DATASET ROWS ->
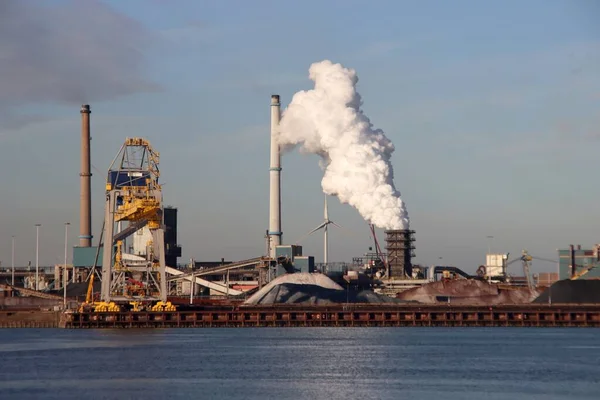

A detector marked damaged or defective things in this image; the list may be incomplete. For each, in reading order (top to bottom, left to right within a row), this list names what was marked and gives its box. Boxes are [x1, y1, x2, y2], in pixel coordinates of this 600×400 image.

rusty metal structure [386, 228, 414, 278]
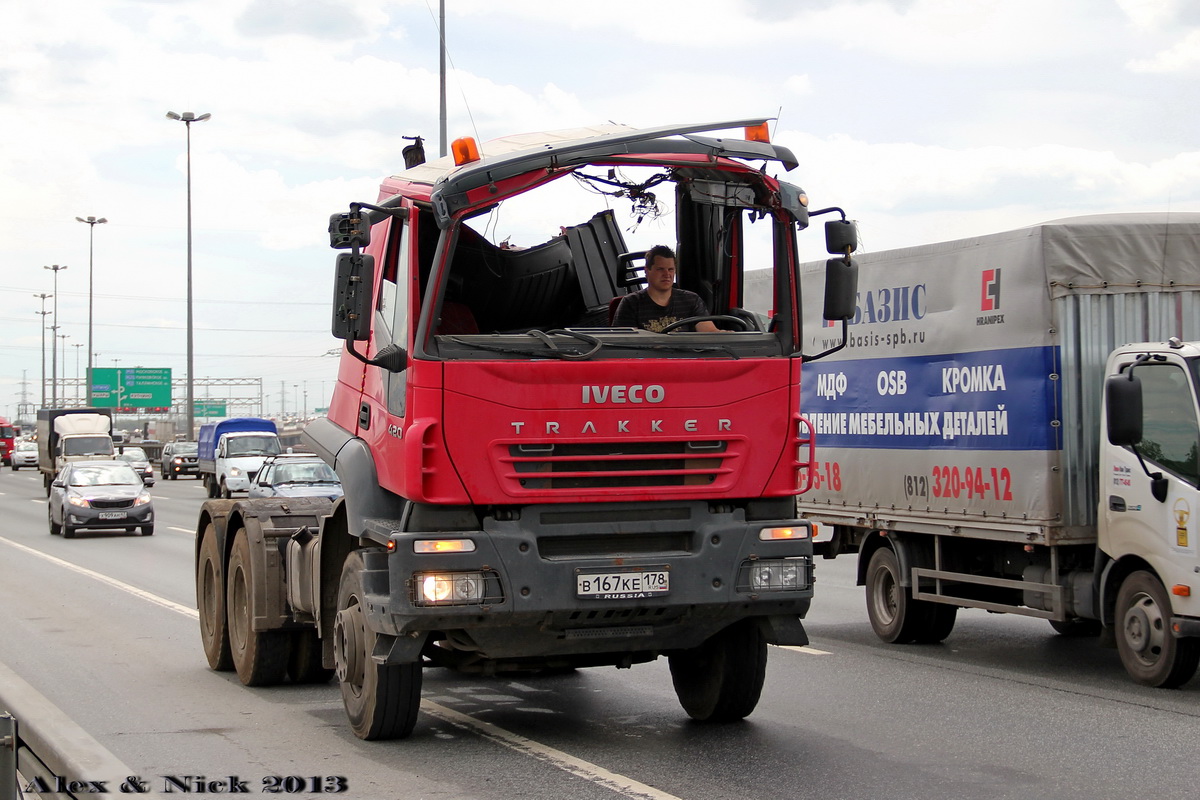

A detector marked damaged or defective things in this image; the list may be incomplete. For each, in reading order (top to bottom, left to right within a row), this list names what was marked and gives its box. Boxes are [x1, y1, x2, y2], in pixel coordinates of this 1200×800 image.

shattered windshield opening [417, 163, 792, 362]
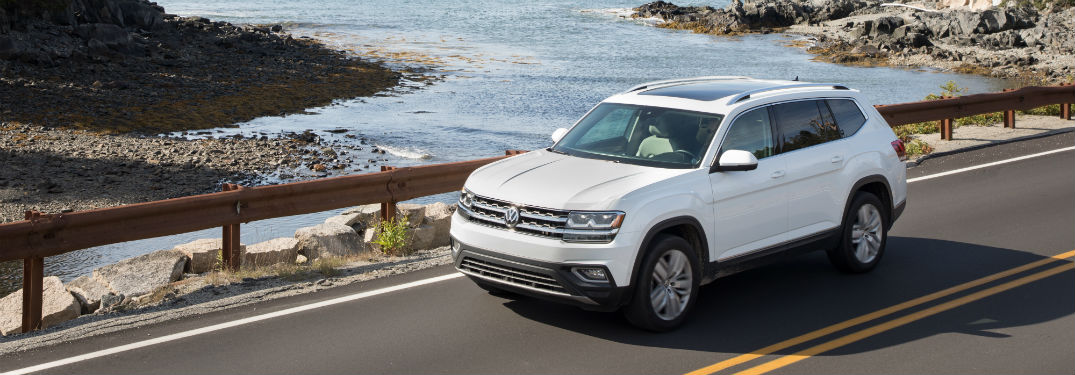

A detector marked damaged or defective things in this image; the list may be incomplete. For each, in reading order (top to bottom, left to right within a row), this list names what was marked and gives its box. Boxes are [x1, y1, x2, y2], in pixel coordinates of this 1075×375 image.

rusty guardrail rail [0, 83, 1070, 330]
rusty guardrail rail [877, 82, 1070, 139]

==

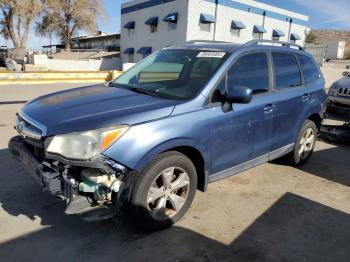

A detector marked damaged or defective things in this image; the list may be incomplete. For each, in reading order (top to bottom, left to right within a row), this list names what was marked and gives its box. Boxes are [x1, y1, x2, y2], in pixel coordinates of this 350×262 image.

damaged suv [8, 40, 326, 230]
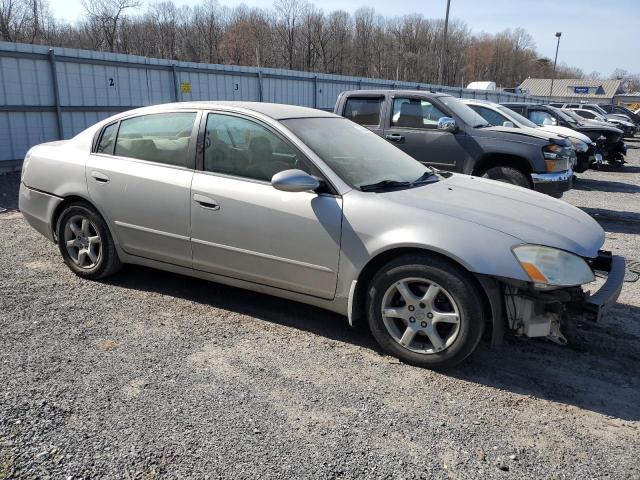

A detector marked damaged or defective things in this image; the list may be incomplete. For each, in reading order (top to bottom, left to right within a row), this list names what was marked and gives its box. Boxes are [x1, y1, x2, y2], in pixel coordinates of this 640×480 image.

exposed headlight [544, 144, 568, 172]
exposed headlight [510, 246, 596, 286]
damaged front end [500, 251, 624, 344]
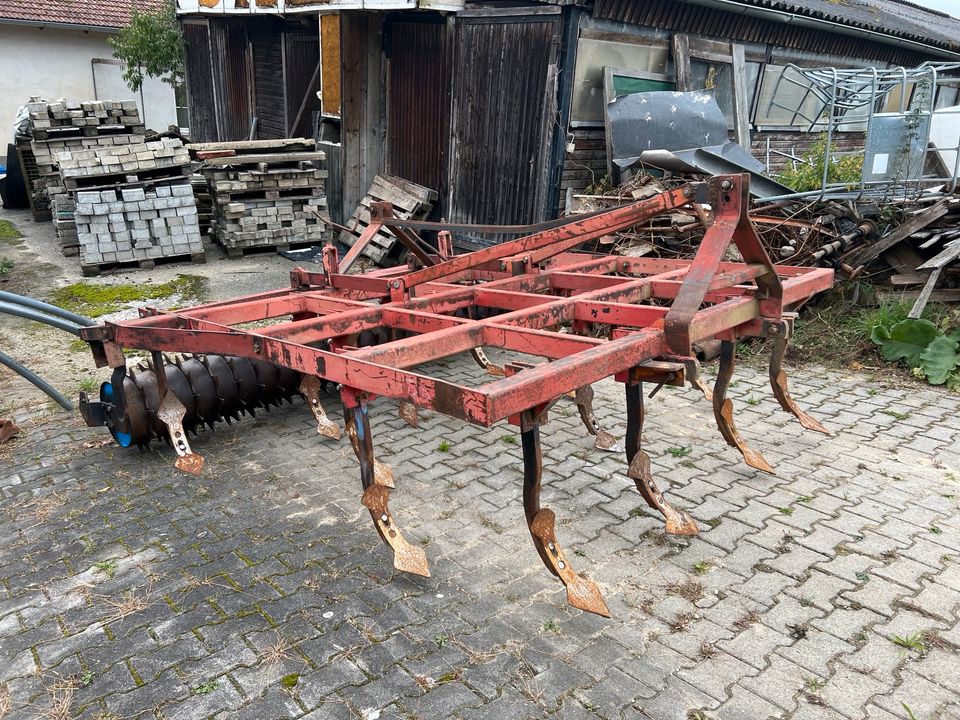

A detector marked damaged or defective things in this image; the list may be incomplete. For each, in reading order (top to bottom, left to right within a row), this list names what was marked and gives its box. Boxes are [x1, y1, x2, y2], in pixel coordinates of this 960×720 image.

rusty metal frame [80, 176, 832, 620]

==

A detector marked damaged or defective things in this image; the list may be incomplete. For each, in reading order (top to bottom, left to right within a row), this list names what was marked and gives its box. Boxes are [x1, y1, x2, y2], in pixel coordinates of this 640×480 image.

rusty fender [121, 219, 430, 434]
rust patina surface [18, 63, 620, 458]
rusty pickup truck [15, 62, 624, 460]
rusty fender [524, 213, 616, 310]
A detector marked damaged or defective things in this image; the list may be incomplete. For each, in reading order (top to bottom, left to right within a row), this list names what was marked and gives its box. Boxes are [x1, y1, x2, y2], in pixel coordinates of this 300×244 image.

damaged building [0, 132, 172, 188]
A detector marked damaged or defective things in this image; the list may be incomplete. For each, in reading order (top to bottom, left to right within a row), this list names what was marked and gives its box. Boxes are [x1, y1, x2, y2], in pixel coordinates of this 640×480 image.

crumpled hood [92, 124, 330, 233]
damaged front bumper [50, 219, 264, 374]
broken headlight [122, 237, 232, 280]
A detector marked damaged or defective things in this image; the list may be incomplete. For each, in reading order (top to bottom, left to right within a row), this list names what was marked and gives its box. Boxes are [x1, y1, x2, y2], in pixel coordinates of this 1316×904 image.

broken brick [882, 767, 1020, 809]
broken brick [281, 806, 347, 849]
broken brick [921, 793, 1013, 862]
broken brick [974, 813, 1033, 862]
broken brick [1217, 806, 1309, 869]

THE REQUEST -> Can you copy everything above, from the line containing "this 300×244 image." down to the line containing "broken headlight [122, 237, 232, 280]", with both of those lines included?

ANSWER BELOW ->
A detector marked damaged or defective things in this image; the list may be incomplete. For each, in reading order (top to bottom, left to right within a row), this list names what was marked and gives its box. Boxes are [x1, y1, x2, y2], in pixel coordinates of this 300×244 image.

damaged building [0, 132, 172, 188]
A detector marked damaged or defective things in this image; the list may be incomplete. For each, in reading order (top to bottom, left to right within a row), this list names what was marked and gives its box. Boxes are [x1, y1, x2, y2], in pixel coordinates of this 640×480 image.

crumpled hood [92, 124, 330, 233]
damaged front bumper [50, 219, 264, 374]
broken headlight [122, 237, 232, 280]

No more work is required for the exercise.